SEC’s Chief Accountant: Firms With Digital Assets Still Need to Keep Their Books in Order
The chief accountant for the U.S. SEC says that digital assets and blockchain do not change the “fundamental responsibility” to do financial reporting.
Wesley Bricker, chief accountant for the U.S. Securities and Exchange Commission (SEC), has said that the advent of digital assets and blockchain technology does not change the “fundamental responsibility” of firms when it comes to their financial reporting activities.
Bricker’s remarks were made as part of a speech delivered before the AICPA National Conference on Banks & Saving Institutions in Washington, D.C. Monday, September 17.
Bricker opened by stressing it was crucial for the accounting profession to keep abreast of emerging technologies to ensure it can adequately fulfil its role as gatekeeper for “issuer compliance related to financial reporting.”

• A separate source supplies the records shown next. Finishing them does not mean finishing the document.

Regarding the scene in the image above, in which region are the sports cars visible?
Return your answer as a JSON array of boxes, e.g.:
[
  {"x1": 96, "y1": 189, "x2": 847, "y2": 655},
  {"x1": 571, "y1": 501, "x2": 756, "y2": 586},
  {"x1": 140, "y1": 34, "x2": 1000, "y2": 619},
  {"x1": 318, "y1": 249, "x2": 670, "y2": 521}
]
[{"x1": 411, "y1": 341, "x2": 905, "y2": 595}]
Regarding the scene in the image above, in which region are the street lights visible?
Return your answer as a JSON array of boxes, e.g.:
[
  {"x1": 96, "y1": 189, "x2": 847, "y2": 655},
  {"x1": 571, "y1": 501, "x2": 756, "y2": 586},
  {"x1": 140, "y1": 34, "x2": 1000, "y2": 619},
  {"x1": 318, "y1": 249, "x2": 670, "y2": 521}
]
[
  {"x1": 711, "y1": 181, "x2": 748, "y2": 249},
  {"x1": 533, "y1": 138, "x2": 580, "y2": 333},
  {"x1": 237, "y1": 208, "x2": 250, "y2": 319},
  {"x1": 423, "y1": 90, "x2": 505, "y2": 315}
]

He went on to emphasize that innovations in technology can in fact be “the ally of a company’s business and financial reporting activities, not their opponent”:
“It follows that changes in technology need not work against investors and the public capital markets. Moreover, companies must continue to maintain appropriate books and records—regardless of whether distributed ledger technology (such as blockchain) smart contracts, and other technology-driven applications are (or are not) used.”
Bricker emphasized that for firms and their auditors alike, the existing parameters of auditing standards and federal securities laws, with their attendant reporting obligations – where they apply – should continue to be closely adhered to.
“Distributed ledger technology and digital assets, despite their exciting possibilities, do not alter this fundamental responsibility,” he stressed.
Recent high-profile developments on the crypto regulatory landscape in the U.S. have seen the SEC extend its purview to oversee crypto hedge funds, FINRA muscle in on a case of alleged securities fraud, and a New York federal judge ruling that securities laws are applicable for dealing with crypto fraud allegations.